From the present work, some structural features are worth noticing: The glycoside moiety at the C-3 position on the aglycone of the isolated saponins consists of a branched trisaccharide either α-L-Rha-(1 → 2)-[β-D-Xyl-(1 → 3)]-α-L-Ara, or α-L-Rha-(1 → 2)-[β-D-Xyl-(1 → 3)]-β-D-Glc. More seldom α-L-Rha-(1 → 2)-[β-D-Xyl-(1 → 3)]-β-D-Glc with acetylation on C6 of glucose and in some cases also on C4 of rhamnose. In some cases, as in compounds 8, 10, 15 and 17 an additional glucopyranose unit is attached at C-21. The aglycone moiety shows structural variability at two positions. The substituent at C-19 can be either a methyl or an aldehyde group. The greatest variability between the structures is found in the side chain attached to C-17. Ten different side chains attached to C-17 were found, some composed of five membered rings, either as lactone or hemiacetal, other as open structures with different number of double bonds and/or additional glycoside moiety attached at C-21 (Fig. 7).

Structural components of the dammarane-type saponins isolated and characterized in the GP extract. The chemical structures of the 27 isolated compounds are reported in the Supporting Information S1a–S23a.

Interestingly, the potential to stimulate insulin secretion at high glucose concentration is limited to one single compound, 20B, while several saponins can stimulate insulin secretion independent of glucose concentration. Comparison of the structures of the different saponins shows that compound 10 has a structure very similar to that of 20B with the same trisaccharide unit at C-3, an aldehyde group at C-19 and the same open chain attached at C-17 with a double bond between C-24 and C-25. The only difference between the two compounds is the presence of an additional glucose residue at C-21 in compound 10. Thus, the presence of an additional sugar appears to suppress the insulin secretion at high glucose concentration.
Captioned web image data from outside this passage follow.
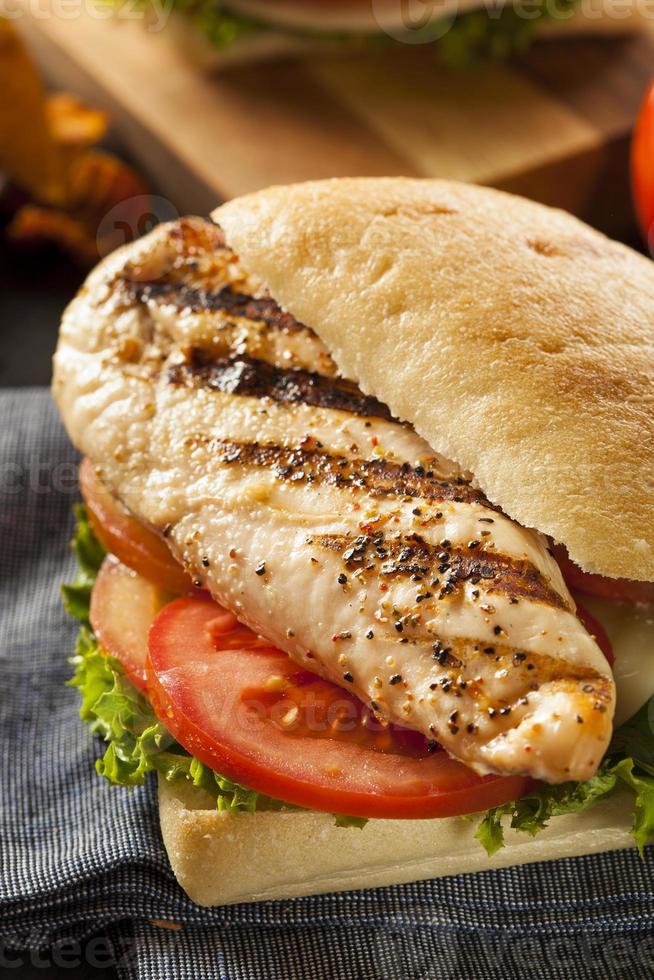 sandwich di pollo alla griglia sano foto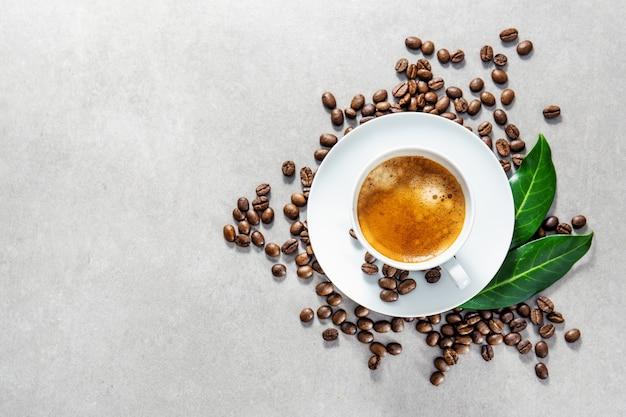 Xícara de café fresco servido no copo Foto Premium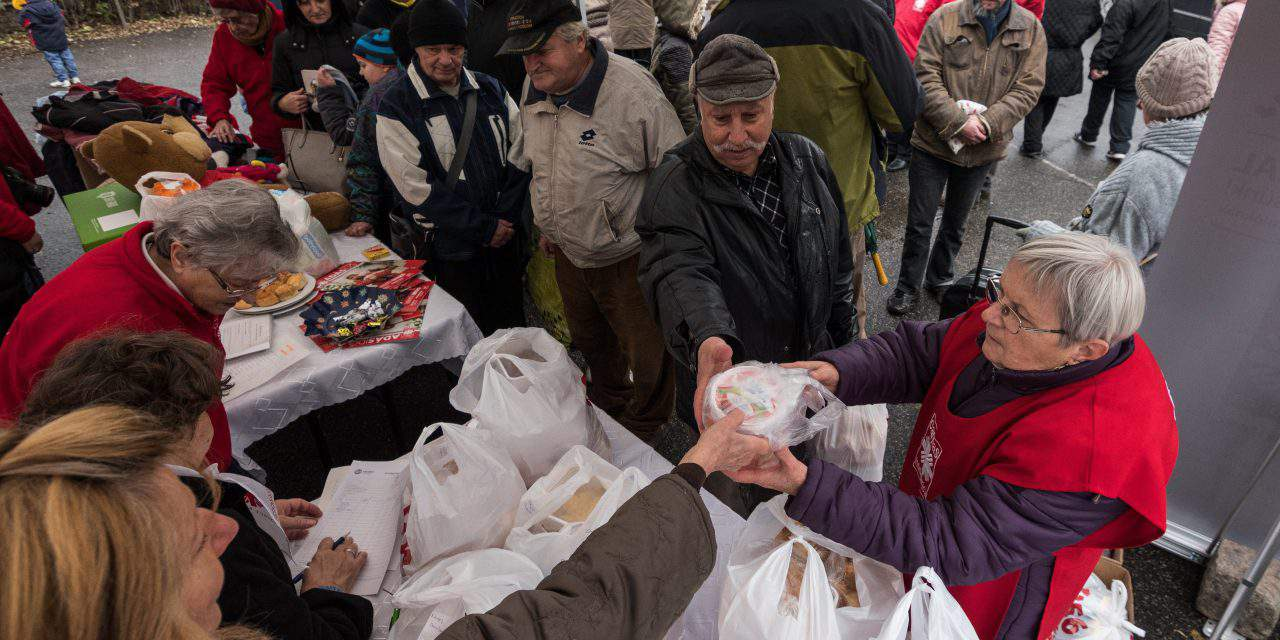 Hungarians are ready to donate at Christmas – Here is how you can also help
Because of the increasing amount of data on the biological activities of saponins, rapid screening methods including activity and structural data such as LC-MS and NMR are valuable³⁰. The ¹H-¹³C HSQC NMR spectra of the 27 identified saponins together with the MS data and ¹H and ¹³C NMR chemical shifts reported in the present work should help in structural analysis when investigating new extract, and may allow for more rapid screening of already known compounds.

Experimental Procedures

Material and reagents

Gynostemma Pentaphyllum (GP) herbal extract was purchased from Hanzhong TRG Biotech Co.,Ltd. Solid phase extraction column Hypersep C-18 was purchased from Thermo scientific. Deionized water was purified by Milli-Q system from Millipore. Ethanol absolute 100% Ph.Eur, acetonitrile (HPLC grade) and methanol (HPLC grade) were purchased from VWR chemicals. Methanol D4 99.80% D (NMR) were purchased from Euriso-top. Collagenase, HEPES, bovine albumin, D-glucose, L-glutamine, RPMI 1640 culture medium, and fetal calf serum were obtained from Sigma-Aldrich, Sweden.

Extraction and isolation

The dried and powdered GP extract was dissolved in 30% ethanol solution, and applied to a Hypersep C-18 cartridge. The column was washed with 30% ethanol solution (flavonoid fraction). The saponin fraction was collected by elution with 100% ethanol. The saponin fractions were dried and further separated through preparative HPLC (Gilson 305/306 system) on a 20 × 150 mm C-18 column (Kromasil 100-5C18 HiCHROM, UK) with a binary solvent system of an aqueous (Milli-Q) 0.1% formic acid solution (A) and acetonitrile (B), with the following gradient elution: initially 30% (B) – 70% (A), changed to 50% (B) after 7 min, 50% (B) to 15 min, 60% (B) to 35 min, 80% (B) to 40 min and returned to 30% (B) after 41 min. The detection (Gilson 118 UV/VIS detector) was done at 210 nm, and a flow rate of 10 ml/min was used.

Ten sequential time fractions from the HPLC separation were collected (Fig. 1), lyophilized and stored at 4 °C until activity testing.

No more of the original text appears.